Tonight was not a night for having him bloom. After the argument, the same one we’ve come back to again and again, we went to bed without the familiar acceptance of non-resolution. We both turned our backs to each other, pulling tight the bedding that covered our bodies and the distance between us. I clutched the blanket until my own clinging reminded me of his. I let go, and I let him greedily pull the cover to him. He curled his body tight like a seed buried under the covers. The sickly-sweet smell of rejection and blame came up from the bed of dead leaves like the smell of compost. Each tainted breath was a reminder of all he had said. I laid there curled on my side, aware of the tension in my body, his body, the room. His breath was unchanging and sharp, a light rustle of leaves. He too wasn’t sleeping.
Sympathy tried to take root in me. It grew upwards as I told myself that it wasn’t his fault that he was so clingy, that he couldn’t handle my wandering eye, my own neediness which he feared would lead me away from him.

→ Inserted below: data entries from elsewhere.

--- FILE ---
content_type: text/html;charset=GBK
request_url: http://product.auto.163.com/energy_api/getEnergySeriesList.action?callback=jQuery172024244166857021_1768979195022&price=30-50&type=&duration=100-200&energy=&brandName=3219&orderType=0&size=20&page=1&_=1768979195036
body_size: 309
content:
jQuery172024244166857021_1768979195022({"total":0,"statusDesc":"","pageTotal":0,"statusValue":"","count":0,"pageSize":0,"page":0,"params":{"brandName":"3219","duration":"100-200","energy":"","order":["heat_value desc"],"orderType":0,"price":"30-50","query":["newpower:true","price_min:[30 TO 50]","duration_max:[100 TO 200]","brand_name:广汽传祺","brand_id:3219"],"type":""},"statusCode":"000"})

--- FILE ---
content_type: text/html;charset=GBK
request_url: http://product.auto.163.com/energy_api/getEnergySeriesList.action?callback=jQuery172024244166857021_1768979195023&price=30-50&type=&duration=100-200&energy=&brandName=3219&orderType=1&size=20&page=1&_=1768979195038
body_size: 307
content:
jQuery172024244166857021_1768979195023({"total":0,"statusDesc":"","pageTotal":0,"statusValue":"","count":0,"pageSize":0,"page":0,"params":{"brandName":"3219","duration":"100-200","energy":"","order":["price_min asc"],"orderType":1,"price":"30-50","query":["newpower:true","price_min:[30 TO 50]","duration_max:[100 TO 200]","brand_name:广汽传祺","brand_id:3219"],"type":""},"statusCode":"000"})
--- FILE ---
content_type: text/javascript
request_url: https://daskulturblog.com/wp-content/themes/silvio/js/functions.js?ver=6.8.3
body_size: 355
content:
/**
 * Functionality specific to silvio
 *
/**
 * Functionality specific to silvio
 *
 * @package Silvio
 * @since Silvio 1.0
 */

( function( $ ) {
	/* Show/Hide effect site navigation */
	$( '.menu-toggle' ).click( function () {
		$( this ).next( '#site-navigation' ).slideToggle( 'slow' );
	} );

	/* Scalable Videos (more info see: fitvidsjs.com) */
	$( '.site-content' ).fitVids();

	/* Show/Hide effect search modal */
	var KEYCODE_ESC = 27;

I told myself that he really does need me. That it’s not entirely a bad thing to be needed. My thoughts, crowding my mind like weeds, took me farther from sleep. I regretted telling him how much I want. I regretted seeming needy, like him. Questions and considerations, things said and unsaid sprouted and grew as I wondered how to tend to him, to myself, and to my own need. What is the difference between want and need? I wanted so many things, but I didn’t want to leave.
I told myself that there was nowhere to go. Everyone I cared about sees us, less me. Where would I crawl off to—some sunless spot that I cannot afford? His undergrowth has woven into every aspect of my life. I’m entangled. I surrendered too much ground, too long ago. It’s too late to uproot.
Under the thin veil of something like sleep, I half-dreamt, but awoke as dawn came through the sheer curtains. I should have gotten up, should have saved myself. His creeping vines wrapped around me. His needy roots sank deep into my flesh to suck the nourishment from my body. The garden is beyond repair, overgrown, and taken over by what we’ve become. Us.
Before self-blame or any need to repair him could again swell in me, I hardened. My sympathy withered, but it was too late. My only means of escape is anger. I imagine myself becoming toxic so that what he draws from me will eventually poison him, causing his flowerless vines to wither. He has become a mass of strangling vines, and I have become a monster.
He sat on the edge of the bed, and the vines digging into me pulled painfully at what I hadn’t felt in years, a loss of me. He looked back over his shoulder, and in his cold stare, I realized, he would never again bloom for me.
This is no longer a garden. This is a well, and I am trapped at the bottom.